Records provided:
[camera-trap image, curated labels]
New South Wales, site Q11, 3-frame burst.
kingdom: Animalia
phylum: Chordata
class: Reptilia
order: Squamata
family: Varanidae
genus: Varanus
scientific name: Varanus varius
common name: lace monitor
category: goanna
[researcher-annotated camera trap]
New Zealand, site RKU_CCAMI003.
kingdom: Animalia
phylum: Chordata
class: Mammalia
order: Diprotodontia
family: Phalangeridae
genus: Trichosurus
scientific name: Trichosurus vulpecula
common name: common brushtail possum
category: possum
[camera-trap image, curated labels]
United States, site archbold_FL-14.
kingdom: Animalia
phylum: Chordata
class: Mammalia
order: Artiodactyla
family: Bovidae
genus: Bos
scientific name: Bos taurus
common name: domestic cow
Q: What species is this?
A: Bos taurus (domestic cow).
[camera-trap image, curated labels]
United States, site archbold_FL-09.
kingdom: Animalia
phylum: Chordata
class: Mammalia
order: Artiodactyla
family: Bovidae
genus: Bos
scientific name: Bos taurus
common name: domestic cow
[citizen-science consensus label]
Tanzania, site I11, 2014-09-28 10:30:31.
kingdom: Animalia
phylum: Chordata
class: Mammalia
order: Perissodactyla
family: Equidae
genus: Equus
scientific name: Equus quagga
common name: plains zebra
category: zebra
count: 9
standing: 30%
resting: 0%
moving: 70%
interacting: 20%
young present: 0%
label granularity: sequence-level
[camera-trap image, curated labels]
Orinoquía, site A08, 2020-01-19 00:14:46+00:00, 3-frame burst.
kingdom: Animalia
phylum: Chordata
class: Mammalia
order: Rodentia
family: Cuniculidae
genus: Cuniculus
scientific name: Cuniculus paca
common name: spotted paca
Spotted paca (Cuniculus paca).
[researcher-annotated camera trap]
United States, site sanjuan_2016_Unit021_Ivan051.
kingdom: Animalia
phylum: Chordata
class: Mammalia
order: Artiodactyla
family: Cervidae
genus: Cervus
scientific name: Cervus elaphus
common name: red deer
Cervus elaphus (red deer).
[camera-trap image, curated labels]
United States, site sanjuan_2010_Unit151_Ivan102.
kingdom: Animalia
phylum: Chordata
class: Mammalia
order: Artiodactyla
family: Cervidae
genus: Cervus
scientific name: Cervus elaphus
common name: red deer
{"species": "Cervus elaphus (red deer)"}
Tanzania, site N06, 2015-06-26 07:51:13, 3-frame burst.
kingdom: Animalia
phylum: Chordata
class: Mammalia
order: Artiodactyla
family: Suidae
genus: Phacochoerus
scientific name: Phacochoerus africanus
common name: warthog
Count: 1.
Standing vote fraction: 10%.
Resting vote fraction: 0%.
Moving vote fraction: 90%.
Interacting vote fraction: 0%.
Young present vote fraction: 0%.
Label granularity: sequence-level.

About this exercise:
Whatever the number of entries above, each one is to be copied exactly.

Solution below:
[camera-trap image, curated labels]
New South Wales, site Q11, 3-frame burst.
kingdom: Animalia
phylum: Chordata
class: Reptilia
order: Squamata
family: Varanidae
genus: Varanus
scientific name: Varanus varius
common name: lace monitor
category: goanna
[researcher-annotated camera trap]
New Zealand, site RKU_CCAMI003.
kingdom: Animalia
phylum: Chordata
class: Mammalia
order: Diprotodontia
family: Phalangeridae
genus: Trichosurus
scientific name: Trichosurus vulpecula
common name: common brushtail possum
category: possum
[camera-trap image, curated labels]
United States, site archbold_FL-14.
kingdom: Animalia
phylum: Chordata
class: Mammalia
order: Artiodactyla
family: Bovidae
genus: Bos
scientific name: Bos taurus
common name: domestic cow
Q: What species is this?
A: Bos taurus (domestic cow).
[camera-trap image, curated labels]
United States, site archbold_FL-09.
kingdom: Animalia
phylum: Chordata
class: Mammalia
order: Artiodactyla
family: Bovidae
genus: Bos
scientific name: Bos taurus
common name: domestic cow
[citizen-science consensus label]
Tanzania, site I11, 2014-09-28 10:30:31.
kingdom: Animalia
phylum: Chordata
class: Mammalia
order: Perissodactyla
family: Equidae
genus: Equus
scientific name: Equus quagga
common name: plains zebra
category: zebra
count: 9
standing: 30%
resting: 0%
moving: 70%
interacting: 20%
young present: 0%
label granularity: sequence-level
[camera-trap image, curated labels]
Orinoquía, site A08, 2020-01-19 00:14:46+00:00, 3-frame burst.
kingdom: Animalia
phylum: Chordata
class: Mammalia
order: Rodentia
family: Cuniculidae
genus: Cuniculus
scientific name: Cuniculus paca
common name: spotted paca
Spotted paca (Cuniculus paca).
[researcher-annotated camera trap]
United States, site sanjuan_2016_Unit021_Ivan051.
kingdom: Animalia
phylum: Chordata
class: Mammalia
order: Artiodactyla
family: Cervidae
genus: Cervus
scientific name: Cervus elaphus
common name: red deer
Cervus elaphus (red deer).
[camera-trap image, curated labels]
United States, site sanjuan_2010_Unit151_Ivan102.
kingdom: Animalia
phylum: Chordata
class: Mammalia
order: Artiodactyla
family: Cervidae
genus: Cervus
scientific name: Cervus elaphus
common name: red deer
{"species": "Cervus elaphus (red deer)"}
Tanzania, site N06, 2015-06-26 07:51:13, 3-frame burst.
kingdom: Animalia
phylum: Chordata
class: Mammalia
order: Artiodactyla
family: Suidae
genus: Phacochoerus
scientific name: Phacochoerus africanus
common name: warthog
Count: 1.
Standing vote fraction: 10%.
Resting vote fraction: 0%.
Moving vote fraction: 90%.
Interacting vote fraction: 0%.
Young present vote fraction: 0%.
Label granularity: sequence-level.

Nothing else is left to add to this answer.